So I'm brewing up a quart of worm poop tea and I'm going to use it to water my new seedlings.  I'm a little late getting things started this year, so hopefully the compost tea will help speed up my plants!!!  We also brought home some worms and now have a bin in the basement where we regularlly feed them our scraps.  We can feed them just about anything that I would normally throw out.  Some items they said you should keep off the worms' menu are citrus skins, onion skins, dairy products, meat and fats.  But can include coffee filters, newsprint, paper towel and toilet rolls, corrugated cardboard, clothes dryer fluff and even vacuum cleaner bags.  They do state that these rather dry items should be soaked before adding to the bin.  So at this point, I don't know if we will build up the worms and start to gather our own poop to put into tea bags, or if we'll just use the poo to add to our own garden.  At the very least, it's given us a new topic of conversation, I'm not using the garbage disposal very much, and we're increasing our worm population that we can add to the garden if we don't choose to continue with the vermicomposting.
If you're interested in more information about worm castings as fertilizer, or if you'd like to buy some worm poop, just stop by to see me!!!  Or if you've had any experience with worms and their poop, please leave me a comment!  I've changed the settings and you no longer have to be registered to leave a comment.

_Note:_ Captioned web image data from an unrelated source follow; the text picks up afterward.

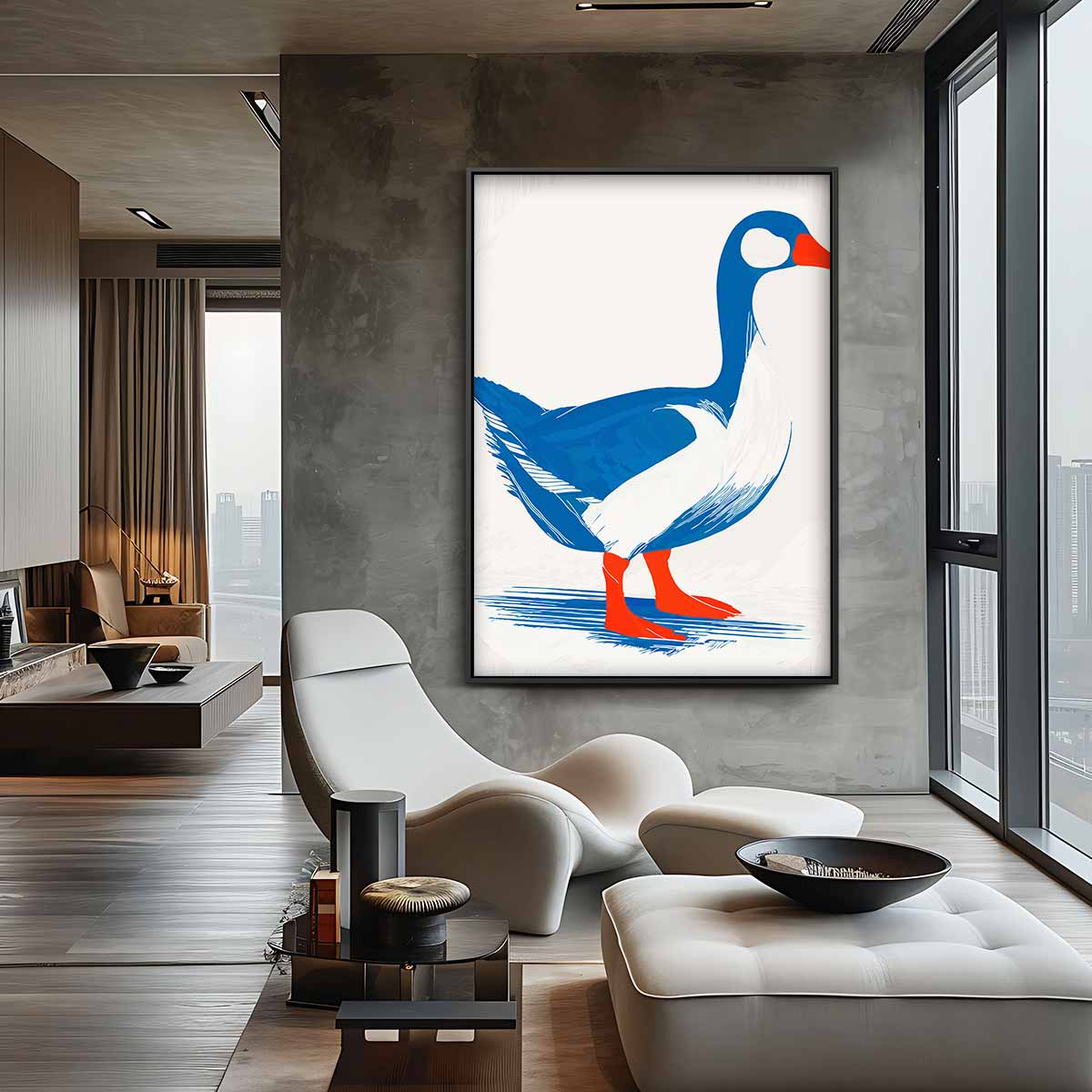 Stijlvolle Eend in Blauw en Rood – canvas wanddecoratie in portret formaat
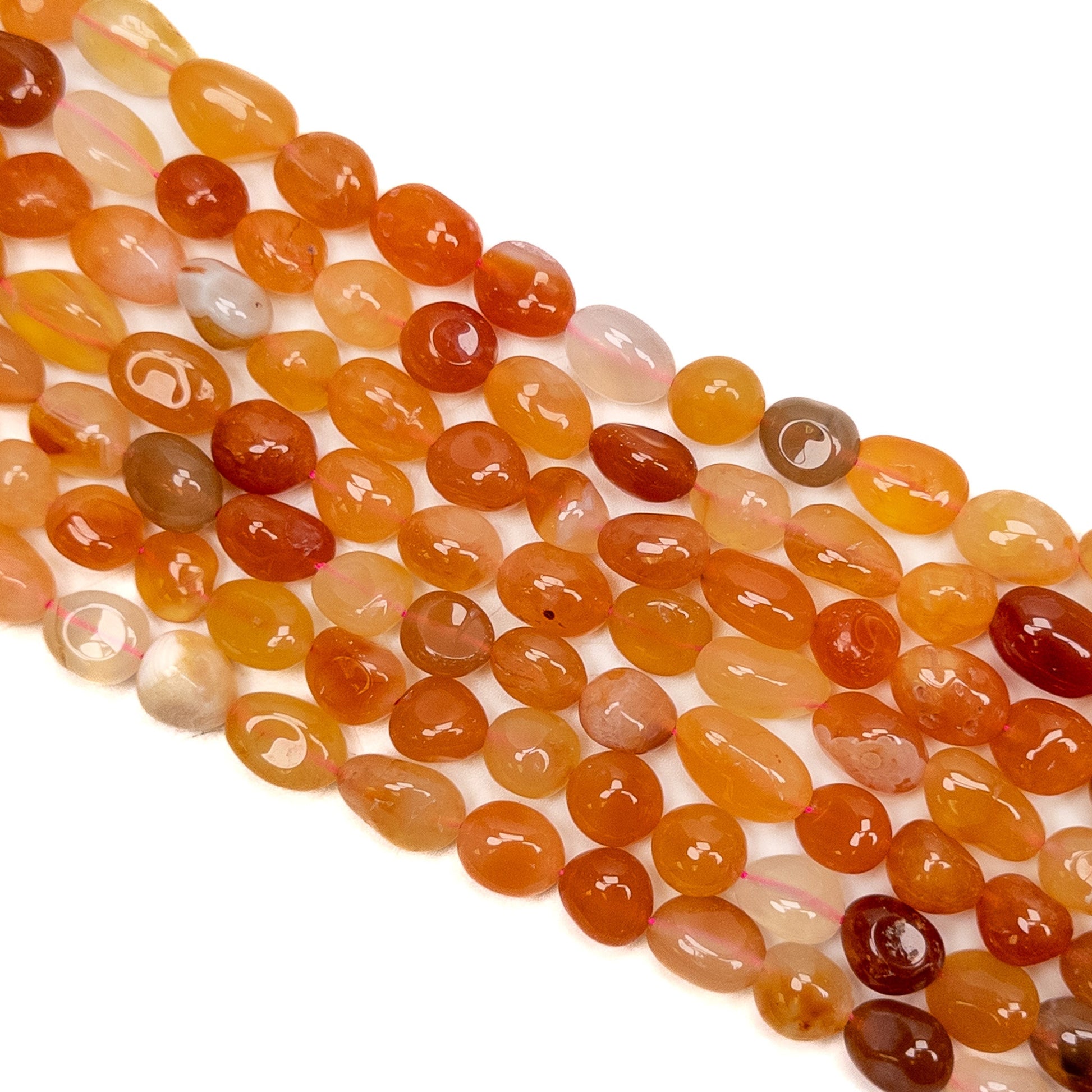 Red Botswana Agate 10mm Tumbled Nugget Bead - 7.5" Strand-The Bead Gallery Honolulu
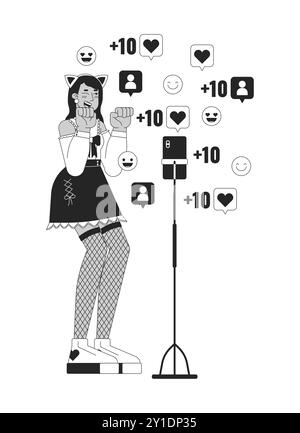 Kawaii female cosplayer in front of phone camera black and white 2D line cartoon character Stock Vector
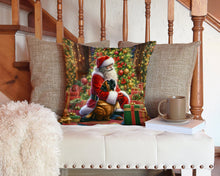 Load image into Gallery viewer, Mastiff and Santa Claus Throw Pillow - 14x14 Decorative Pillow – Art for Your Home &amp; Patio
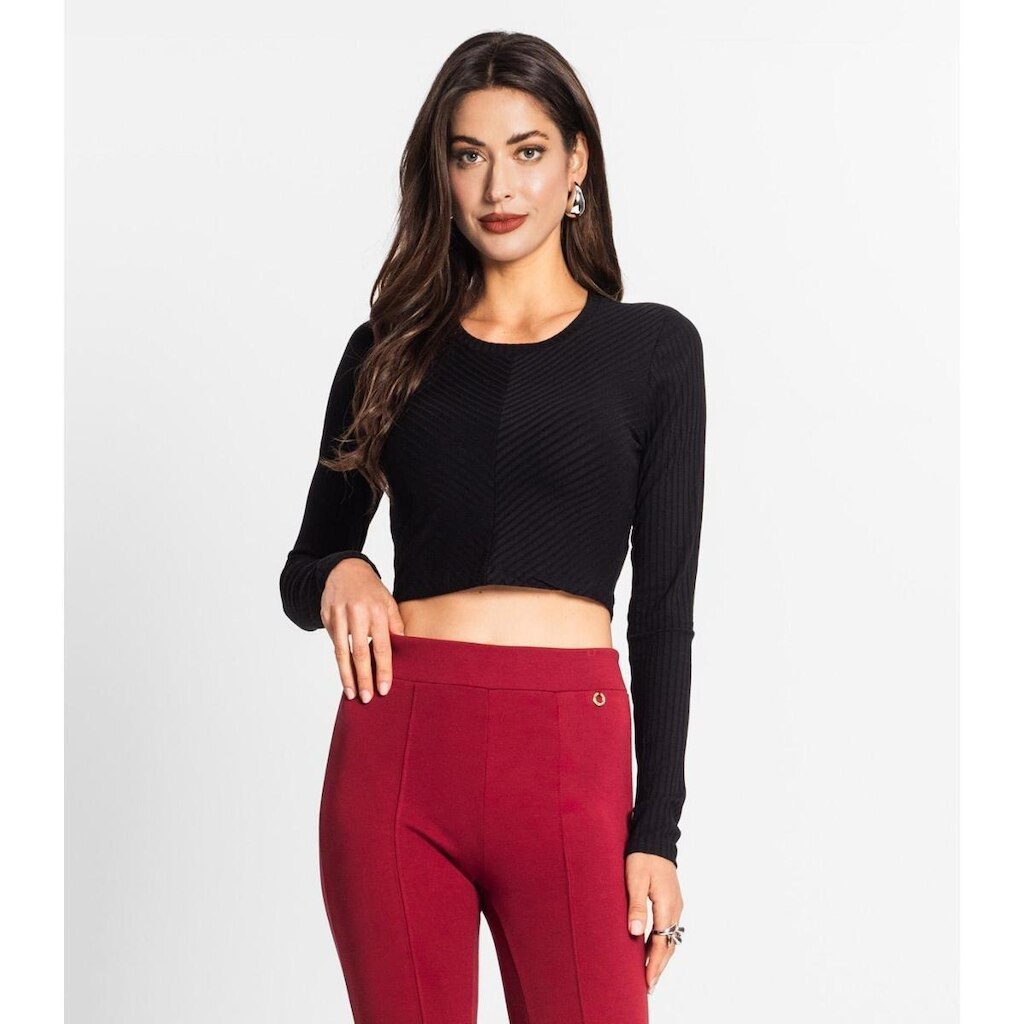 Blusa Manga Longa Em Ribana Canelada Endless Preto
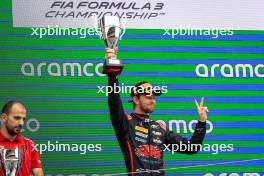Christian Mansell (GBR) ART Grand Prix celebrates his second position on the podium. 23.06.2024. FIA Formula 3 Championship, Rd 5, Feature Race, Barcelona, Spain, Sunday.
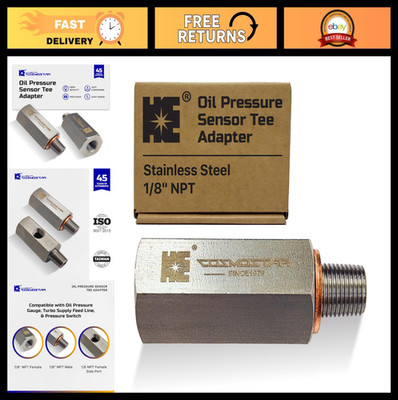 Stainless Steel 1/8'' NPT Tee Oil Pressure Sensor Adapter - Heavy-Duty 304 SS Fit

  1. Great post, Joyce! If we could all take the time to let Mother Nature work her magic, the earth would be in a lot better shape Do you know if there is a ratio of paper to food products that is recommended?

  2. I don't know about a ratio, Lisa. But I would just say keep it as organic as possible. Newsprint, cardboard and other papers are fine, but just don't go too heavy on color prints (unless they say soy ink) and avoid slick prints. But worms really like to eat cardboard. I've even layered cardboard down in a spot that I wanted to start a new herb bed. It smothers the grass and other weeds and attracts the earthworms. (someone told me they love the glue in corrugated do they know?)

  3. Hi, Joyce, from Carnation, Washington!
    As I was peeling taters for potato soup, and peeling all of the green off, I wondered if those green peelings would be OK to feed to my worms.
    What do you think?
    Thanks for your informative website.
    Pam B.

    1. Sure, it will be okay to put the green peelings in with the worms. Many things that play havoc with our systems have no effect on worms.
      Thanks for your interest. I hope to have some new posts soon.